Selected extract
— START —
On Thu, Mar 8, 2018 at 1:05 PM, Sijie Guo <guosi...@gmail.com> wrote:

>
> On Thu, Mar 8, 2018 at 12:33 PM Andrey Yegorov <andrey.yego...@gmail.com>
> wrote:
>
>> I am looking more at the PendigAddOp and it looks like, in addition to
>> the case that Sijie has fixed, there is another scenario where recycler can
>> get triggered.
>>
>> I.e.:
>> first sendWriteRequest() in PendingAddOp.safeRun() fails in PCBC's
>> writeAndFlush (channel == null or channel.writeAndFlush throws)
>> hasRun is set to true at that point. pendingWriteRequests is still zero
>> (not incremented yet)
— END —
Data entries
— START —
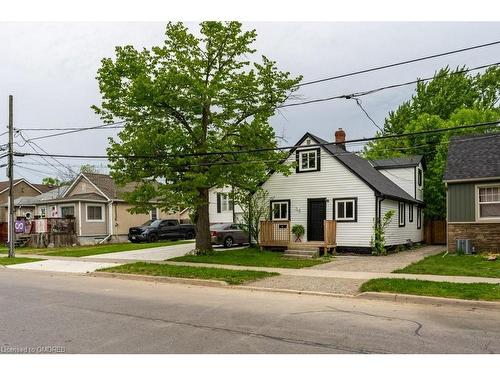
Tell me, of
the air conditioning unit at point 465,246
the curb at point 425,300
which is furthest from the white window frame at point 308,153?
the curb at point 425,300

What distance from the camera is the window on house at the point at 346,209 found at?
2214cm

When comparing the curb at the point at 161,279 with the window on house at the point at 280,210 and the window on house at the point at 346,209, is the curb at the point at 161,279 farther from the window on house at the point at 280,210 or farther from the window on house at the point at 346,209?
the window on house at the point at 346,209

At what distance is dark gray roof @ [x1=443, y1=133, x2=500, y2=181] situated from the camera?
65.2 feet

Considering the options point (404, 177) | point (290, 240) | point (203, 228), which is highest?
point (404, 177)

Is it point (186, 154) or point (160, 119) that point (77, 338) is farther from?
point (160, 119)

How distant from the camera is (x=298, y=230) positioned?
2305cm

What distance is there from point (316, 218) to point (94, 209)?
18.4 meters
— END —
— START —
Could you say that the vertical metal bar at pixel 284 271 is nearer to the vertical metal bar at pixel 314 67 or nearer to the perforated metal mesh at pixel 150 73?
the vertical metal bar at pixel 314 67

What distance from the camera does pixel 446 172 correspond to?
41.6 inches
— END —
Write the next part of the email thread about the PendingAddOp recycler issue, picking up after its last line. None of the material is needed here.

>> PCBC's errorOut triggers callback that is sure that since
>> pendingWriteRequests==0 and hasRun it can release PendingAddOp back to
>> recycler
>>
>> now there are still sendWriteRequest's to follow and all bets are off.
>> i.e. by the time they are executed the addOp can get reused so they end up
>> sending another request to the wrong bookie.
>>
>> So far my idea of solution for that is to run PCBC's errorOut
>> asynchronously / submit it back to orderedSafeExecutor so addOp can
>> increment counts properly.
>>
>
> Oh PendingAddOp should be executed at safe executor. Otherwise it is not
> just recycle problem, it might be a correctness issue.
>

This is a good solution and I believe lot of areas assumes this order. In
my original fix I moved hasRun to the end of the method, intention was
correct
(to set this only at the end of run) but the way I did was not right, hence
moved it back to the top of the method.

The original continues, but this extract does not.